SELECTED EXTRACT:
:::::
“If you believe that Bowdoin’s doors should be open to the poor, then you should believe in financial aid. But the story’s changed, given our price point. If you believe that Bowdoin ought to be available to the middle class, then it’s important that you support financial aid. And, this will surprise you, if you believe that ‘the one percent’ should be able to come to Bowdoin, at the cost of the college today, for many people even in the one percent, we need to support those families, too.”
Barry Mills, fourteenth president of Bowdoin College, speaking to donors at the Scholarship Appreciation Luncheon, May 10, 2012.
During President Barry Mills’s inauguration address in October 2001, he laid out the “priorities” of his administration to the community of Bowdoin College. He listed three, including “access.” By “access,” President Mills meant providing financial aid to students who would not otherwise be able to afford to pay Bowdoin’s comprehensive fee. Access has indeed been a centerpiece of Mills’s administration. In 2008-2009, for instance, he led Bowdoin to adopt a new financial aid policy in which all aid provided by the college would be in the form of grants, not loans. President Mills saw this move as fulfilling Bowdoin’s commitment to “the common good.” And yet providing access has become an increasingly expensive prospect; Mills has had to contend with his own financial model. In the years since his inauguration, Bowdoin’s comprehensive fee has increased by a dramatic 62.8 percent.
:::::
SUPPLIED INFORMATION:
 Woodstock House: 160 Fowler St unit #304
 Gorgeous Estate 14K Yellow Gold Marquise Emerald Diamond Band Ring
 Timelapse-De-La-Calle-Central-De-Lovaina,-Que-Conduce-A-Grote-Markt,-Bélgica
:::::
PROBLEM STATEMENT: In the text on Bowdoin's financial aid, why does Mills say that people who believe "the one percent" should be able to attend Bowdoin ought to support financial aid? The listing above comes from a different source than the text.

OUTPUT FOR THIS TASK: He explains that, at the cost of the college today, many people even in the one percent cannot easily afford it. Bowdoin therefore needs to support those families as well.